Dylan Coghlan (born February 19, 1998) is a Canadian professional ice hockey defenseman currently playing for the Carolina Hurricanes of the National Hockey League (NHL).

Early life
Coghlan was born on February 19, 1998, in Duncan, British Columbia but learned to skate in Port Hardy when his family lived there. As his family moved several times while he was growing up, Coghlan played for several minor hockey programs throughout the north and central Island. While living in Nanaimo, Coghlan said he took a big step in his career due to the exposure to Western Hockey League (WHL) scouts. He skated within the Nanaimo Minor Hockey system from 2009 to 2013 until he joined the North Island Silvertips of the BC Hockey Major Midget League at the age of 15.

Playing career
Coghlan spent the 2012–13 season with the Nanaimo Clippers of the British Columbia Hockey League, where he gained attention from WHL scouts. After he recorded 18 goals and 40 points through 34 games, he was drafted in the third round, 63rd overall, by the Tri-City Americans in the 2013 Bantam Draft.

Professional
He was signed by the Vegas Golden Knights as an undrafted free agent after attending the team's inaugural development and NHL training camp on September 20, 2017.

○ ○ ○ ○

**Work instructions:**
(a) Answer these questions from the Dylan Coghlan profile:
(i) In which town did Coghlan learn to skate?
(ii) Which team drafted him in the 2013 Bantam Draft?
(iii) Which NHL team signed him as an undrafted free agent?
(b) Edit the Dylan Coghlan profile: reproduce it from "Playing career" up to and including "September 20, 2017.", changing "inaugural" to "first".
(c) Carry on the Dylan Coghlan profile, starting after its final sentence.

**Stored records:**
○ ○ ○ ○

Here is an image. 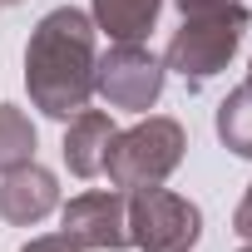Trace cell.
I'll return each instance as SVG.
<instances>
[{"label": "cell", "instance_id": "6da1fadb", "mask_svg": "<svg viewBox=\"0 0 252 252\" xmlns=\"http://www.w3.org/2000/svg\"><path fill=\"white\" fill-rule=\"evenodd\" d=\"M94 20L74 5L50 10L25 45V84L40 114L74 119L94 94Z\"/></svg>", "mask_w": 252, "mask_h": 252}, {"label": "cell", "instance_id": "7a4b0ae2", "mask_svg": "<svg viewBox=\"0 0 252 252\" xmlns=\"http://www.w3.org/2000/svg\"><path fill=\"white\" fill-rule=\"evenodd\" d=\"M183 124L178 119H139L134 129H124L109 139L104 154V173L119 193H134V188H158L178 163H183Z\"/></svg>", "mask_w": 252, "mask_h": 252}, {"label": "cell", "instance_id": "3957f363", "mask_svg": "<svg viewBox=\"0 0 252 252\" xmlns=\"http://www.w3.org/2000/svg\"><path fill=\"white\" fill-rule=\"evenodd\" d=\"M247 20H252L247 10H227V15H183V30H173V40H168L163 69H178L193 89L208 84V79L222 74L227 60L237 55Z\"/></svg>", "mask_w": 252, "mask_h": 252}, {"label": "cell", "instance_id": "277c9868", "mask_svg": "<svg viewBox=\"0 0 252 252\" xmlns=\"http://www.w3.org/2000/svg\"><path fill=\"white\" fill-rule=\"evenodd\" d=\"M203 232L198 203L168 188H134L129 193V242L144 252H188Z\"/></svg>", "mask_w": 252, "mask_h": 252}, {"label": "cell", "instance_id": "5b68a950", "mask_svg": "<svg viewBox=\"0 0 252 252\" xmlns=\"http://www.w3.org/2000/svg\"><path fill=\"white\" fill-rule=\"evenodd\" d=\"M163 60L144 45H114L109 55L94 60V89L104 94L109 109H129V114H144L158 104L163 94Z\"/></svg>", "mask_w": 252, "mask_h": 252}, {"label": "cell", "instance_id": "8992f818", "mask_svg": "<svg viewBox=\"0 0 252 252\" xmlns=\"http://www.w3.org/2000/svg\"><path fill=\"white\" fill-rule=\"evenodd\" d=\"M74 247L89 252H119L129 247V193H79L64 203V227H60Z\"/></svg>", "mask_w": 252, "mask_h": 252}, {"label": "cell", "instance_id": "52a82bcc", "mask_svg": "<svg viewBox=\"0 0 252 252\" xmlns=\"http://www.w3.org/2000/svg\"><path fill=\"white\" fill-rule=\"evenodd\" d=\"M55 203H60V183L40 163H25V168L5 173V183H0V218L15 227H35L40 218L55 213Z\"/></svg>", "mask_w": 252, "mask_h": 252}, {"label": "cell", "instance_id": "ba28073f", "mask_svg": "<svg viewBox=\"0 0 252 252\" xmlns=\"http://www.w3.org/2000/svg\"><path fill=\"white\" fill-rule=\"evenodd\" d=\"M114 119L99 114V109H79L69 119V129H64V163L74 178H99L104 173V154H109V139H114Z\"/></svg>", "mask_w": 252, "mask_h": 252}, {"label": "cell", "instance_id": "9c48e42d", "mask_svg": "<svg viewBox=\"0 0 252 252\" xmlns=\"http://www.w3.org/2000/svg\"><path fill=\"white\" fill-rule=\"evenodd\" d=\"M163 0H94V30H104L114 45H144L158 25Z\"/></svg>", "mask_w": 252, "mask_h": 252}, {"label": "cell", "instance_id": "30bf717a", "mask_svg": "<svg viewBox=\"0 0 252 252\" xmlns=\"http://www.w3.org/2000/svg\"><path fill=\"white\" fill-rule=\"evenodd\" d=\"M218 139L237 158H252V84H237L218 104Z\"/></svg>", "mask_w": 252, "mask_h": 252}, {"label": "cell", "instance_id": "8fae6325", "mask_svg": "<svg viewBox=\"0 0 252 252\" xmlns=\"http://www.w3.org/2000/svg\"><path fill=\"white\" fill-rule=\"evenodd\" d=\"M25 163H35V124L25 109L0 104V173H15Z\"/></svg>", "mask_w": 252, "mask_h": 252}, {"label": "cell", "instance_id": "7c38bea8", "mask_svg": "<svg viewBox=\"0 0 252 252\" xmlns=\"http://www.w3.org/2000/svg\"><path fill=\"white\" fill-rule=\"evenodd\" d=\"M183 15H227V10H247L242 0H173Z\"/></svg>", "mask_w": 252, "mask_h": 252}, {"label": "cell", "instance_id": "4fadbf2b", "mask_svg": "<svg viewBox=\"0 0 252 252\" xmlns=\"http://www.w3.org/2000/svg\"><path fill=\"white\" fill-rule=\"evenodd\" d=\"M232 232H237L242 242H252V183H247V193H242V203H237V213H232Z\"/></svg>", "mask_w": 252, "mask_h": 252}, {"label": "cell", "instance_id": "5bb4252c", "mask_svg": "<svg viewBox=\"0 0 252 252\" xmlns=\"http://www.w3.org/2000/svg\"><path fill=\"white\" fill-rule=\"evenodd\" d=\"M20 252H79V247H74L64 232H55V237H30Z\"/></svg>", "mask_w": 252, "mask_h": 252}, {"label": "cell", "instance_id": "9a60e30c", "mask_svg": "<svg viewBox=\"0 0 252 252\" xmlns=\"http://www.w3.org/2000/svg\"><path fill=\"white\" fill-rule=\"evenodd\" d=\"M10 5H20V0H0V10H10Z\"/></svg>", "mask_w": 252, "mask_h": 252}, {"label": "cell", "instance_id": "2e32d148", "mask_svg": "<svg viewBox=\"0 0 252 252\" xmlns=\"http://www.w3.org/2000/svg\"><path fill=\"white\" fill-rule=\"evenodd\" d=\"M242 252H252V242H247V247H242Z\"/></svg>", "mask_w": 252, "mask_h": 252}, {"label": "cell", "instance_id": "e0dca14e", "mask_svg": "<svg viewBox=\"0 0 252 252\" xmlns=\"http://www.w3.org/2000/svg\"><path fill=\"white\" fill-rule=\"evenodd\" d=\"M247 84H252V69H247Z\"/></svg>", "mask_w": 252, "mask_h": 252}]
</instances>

○ ○ ○ ○

**Response list:**
(a)
(i) Port Hardy
(ii) The Tri-City Americans
(iii) The Vegas Golden Knights

(b)
Playing career
Coghlan spent the 2012–13 season with the Nanaimo Clippers of the British Columbia Hockey League, where he gained attention from WHL scouts. After he recorded 18 goals and 40 points through 34 games, he was drafted in the third round, 63rd overall, by the Tri-City Americans in the 2013 Bantam Draft.

Professional
He was signed by the Vegas Golden Knights as an undrafted free agent after attending the team's first development and NHL training camp on September 20, 2017.

(c)
On March 10, 2021, Coghlan scored his first career NHL goal and his first career NHL hat trick against the Minnesota Wild, becoming the third defenseman in NHL history to score his first three career goals in the same game. Additionally, he became the first rookie and the first defenseman to register a hat trick as a Golden Knight in franchise history.

On July 13, 2022, Coghlan and Max Pacioretty were traded to the Carolina Hurricanes for future considerations.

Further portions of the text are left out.